As of Friday's (3/2/07) close, the 4 percent stake purchased by Berkshire Hathaway in 2005, according to CBS MarketWatch, is worth $1.35 billion. Already, the initial investment has more than doubled, rising over 102 percent and providing Berkshire shareholders a considerable return on the initial investment.

More intriguing than this, however, is the fact that Warren Buffet, Berkshire's legendary Chairman, is still very bullish regarding the company stating, business is "outstanding." After a quick look at Posco's website, the source of Buffet's optimism becomes evident.

According to the company, net profits for the fourth quarter, 2006 increased 148 percent year-over-year. Furthermore, the company's credit rating has been upped to A (Stable) from A- (positive) by S&P. The current rating is, by far, the highest of any company in the steel industry and signifies the confidence, which analysts have in the firm.
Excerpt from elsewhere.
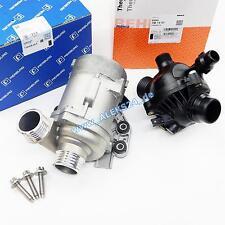 Set BEHR Boîtier Thermostat + Pierburg Pompe à eau Bmw n52b25a n52b30a 5er x3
The company is also rapidly expanding its international presence with major products throughout Southeast Asia, India, and Mexico and has significant technological advantages over its competitors.

Additionally, Posco has a virtual monopoly on its domestic market (South Korea) and the steel industry as a whole has experienced rapid consolidation in recent years, which shows no signs of letting up. Even better, the company trades at a significant discount to its peers in terms of its one year projected earnings and the company has an impeccable balance sheet. All of this points to higher earnings for Posco and higher stock prices for the firm's shareholders.

Disclosure: I am currently long this stock and am buying shares.